Segundo ponto. Um líder - e então um líder do Algarve! - obviamente que não é feito nem pode ser feito por decreto, como se bastasse para tanto um primeiro-ministro da simpatia despachar coisa do género “nomeio fulano tal, líder do Caldeirão ao cais da lota de Faro”. Além disso, como ficou provado, o líder não pode depender da eleição partidária interna (pode coincidir mas não depende), o que se viu de forma muito clara nas últimas eleições: é verdade que os partidos algarvios, num primeiro momento, elegeram os que julgaram ser os seus “líderes partidários” regionais mas, a começar pelas três agora principais forças políticas, tais líderes foram desautorizados para a representação democraticamente mais refinada. E a desautorização, aceite, tolerada ou colaborativamente consumada, é o quanto basta para impedir que uma qualquer liderança partidária evolua para liderança regional.
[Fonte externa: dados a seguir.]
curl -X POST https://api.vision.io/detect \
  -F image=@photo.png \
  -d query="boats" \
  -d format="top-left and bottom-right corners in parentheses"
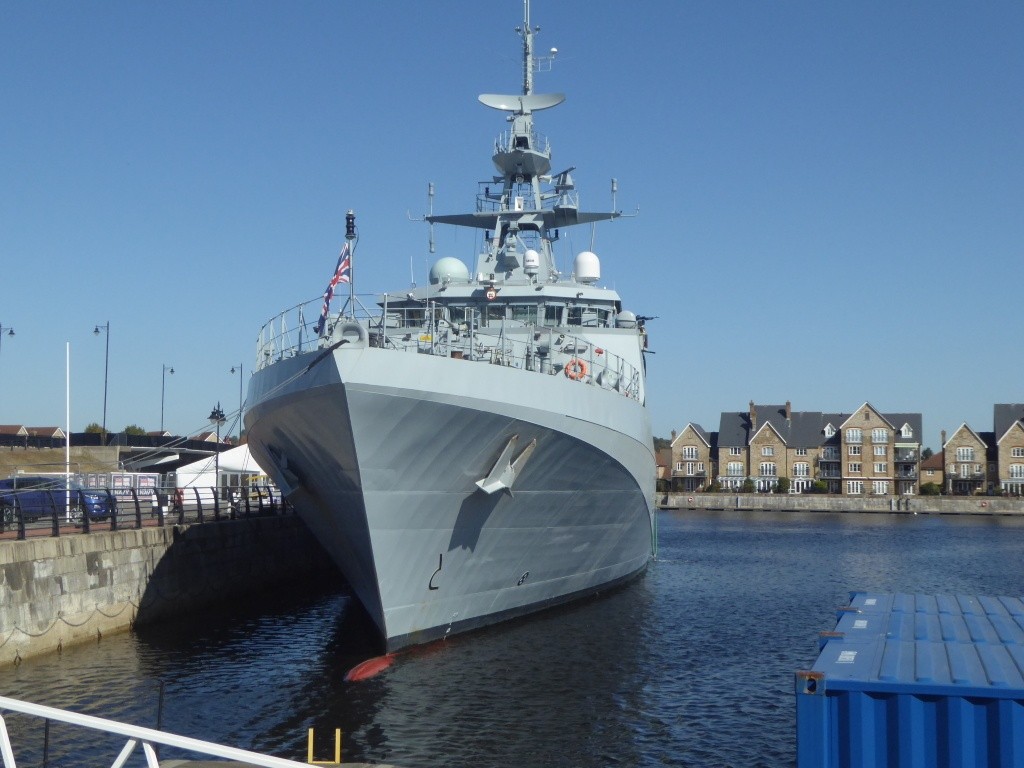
top-left (243, 2), bottom-right (657, 656)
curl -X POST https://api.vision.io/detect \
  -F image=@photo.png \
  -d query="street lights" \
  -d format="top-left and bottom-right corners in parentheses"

Terceiro ponto. É claro ainda que o tal líder ou a tal liderança regional também não cai do céu por obra e graça do Espírito Santo, e, em democracia, jamais se pode aceitar que seja alguém que, por nascimento, fortuna ou fanfarronice se julgue predestinado a chefe, ou portador de desígnio insondável, desígnio este que por regra anda com a máscara do populismo, sobretudo quando a democracia se transforma em permanente carnaval de uns quantos foliões à custa do erário e do interesse público – o Algarve tem conhecido disto e é por isso mesmo que mais uma vez, reconheça-se, João Soares tem razão: não é regionalização que vai ou poderá resolver o problema da falta de liderança política do Algarve, porque uma regionalização sem liderança e sem pluralismo de líderes não passará de um baile populista que, passados três dias de democracia frágil, redundará num perfeito entrudo.
Carlos Albino
- Flagrante esquecimento: O de alguém, crente ou não, que em nome ou em representação do Algarve, tivesse oferecido uma caravela ao papa. Até do nosso maior milagre já nos esquecemos?